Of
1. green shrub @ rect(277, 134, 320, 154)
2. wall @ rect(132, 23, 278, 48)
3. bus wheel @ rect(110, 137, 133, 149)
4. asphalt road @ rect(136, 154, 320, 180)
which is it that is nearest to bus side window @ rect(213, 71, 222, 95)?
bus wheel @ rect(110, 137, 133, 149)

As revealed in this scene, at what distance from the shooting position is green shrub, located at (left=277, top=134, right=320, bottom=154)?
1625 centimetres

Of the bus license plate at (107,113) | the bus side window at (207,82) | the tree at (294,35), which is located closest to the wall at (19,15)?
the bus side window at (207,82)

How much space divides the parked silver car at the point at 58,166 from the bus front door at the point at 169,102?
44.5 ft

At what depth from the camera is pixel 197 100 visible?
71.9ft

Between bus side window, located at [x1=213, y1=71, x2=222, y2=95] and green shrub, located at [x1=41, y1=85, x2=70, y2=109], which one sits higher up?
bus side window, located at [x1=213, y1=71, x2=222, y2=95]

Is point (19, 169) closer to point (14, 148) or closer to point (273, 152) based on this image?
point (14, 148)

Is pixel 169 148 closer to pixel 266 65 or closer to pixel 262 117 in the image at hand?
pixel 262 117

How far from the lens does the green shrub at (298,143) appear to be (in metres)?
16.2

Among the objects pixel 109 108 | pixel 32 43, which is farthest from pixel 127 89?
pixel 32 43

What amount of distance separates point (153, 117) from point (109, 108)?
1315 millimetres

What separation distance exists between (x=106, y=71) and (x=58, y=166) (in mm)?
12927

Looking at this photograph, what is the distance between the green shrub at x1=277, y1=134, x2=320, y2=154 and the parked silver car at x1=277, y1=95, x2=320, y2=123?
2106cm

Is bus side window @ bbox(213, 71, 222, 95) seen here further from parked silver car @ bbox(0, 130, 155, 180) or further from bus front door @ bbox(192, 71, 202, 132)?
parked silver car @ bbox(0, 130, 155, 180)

--- Task brief ---
Copy out all of the material above, word for word, with every line as it appears.

--- The answer ---
Of
1. green shrub @ rect(277, 134, 320, 154)
2. wall @ rect(132, 23, 278, 48)
3. bus wheel @ rect(110, 137, 133, 149)
4. asphalt road @ rect(136, 154, 320, 180)
which is it that is nearest to bus side window @ rect(213, 71, 222, 95)?
bus wheel @ rect(110, 137, 133, 149)

As revealed in this scene, at what distance from the shooting position is green shrub, located at (left=277, top=134, right=320, bottom=154)?
1625 centimetres

Of the bus license plate at (107,113) | the bus side window at (207,82) | the tree at (294,35), which is located closest to the wall at (19,15)?
the bus side window at (207,82)

How much space divides the parked silver car at the point at 58,166 from the bus front door at the point at 169,102?
44.5 ft

At what depth from the camera is pixel 197 100 visible?
71.9ft

Between bus side window, located at [x1=213, y1=71, x2=222, y2=95] and green shrub, located at [x1=41, y1=85, x2=70, y2=109], which one sits higher up?
bus side window, located at [x1=213, y1=71, x2=222, y2=95]

Is point (19, 169) closer to point (14, 148) or closer to point (273, 152) based on this image?
point (14, 148)

Is pixel 169 148 closer to pixel 266 65 or closer to pixel 262 117 in the image at hand?
pixel 262 117

How far from the lens does the green shrub at (298,143) appear to be (in metres)?
16.2

Among the objects pixel 109 108 | pixel 32 43, which is farthest from pixel 127 89?
pixel 32 43

What amount of distance separates point (153, 117) from point (109, 108)?
1315 millimetres

What separation distance exists between (x=106, y=71) and (x=58, y=166) (in mm)?
12927

Looking at this photograph, what is the distance between the green shrub at x1=277, y1=134, x2=320, y2=154 and the parked silver car at x1=277, y1=95, x2=320, y2=123?
2106cm

Is bus side window @ bbox(213, 71, 222, 95) seen here further from parked silver car @ bbox(0, 130, 155, 180) or further from bus front door @ bbox(192, 71, 202, 132)?
parked silver car @ bbox(0, 130, 155, 180)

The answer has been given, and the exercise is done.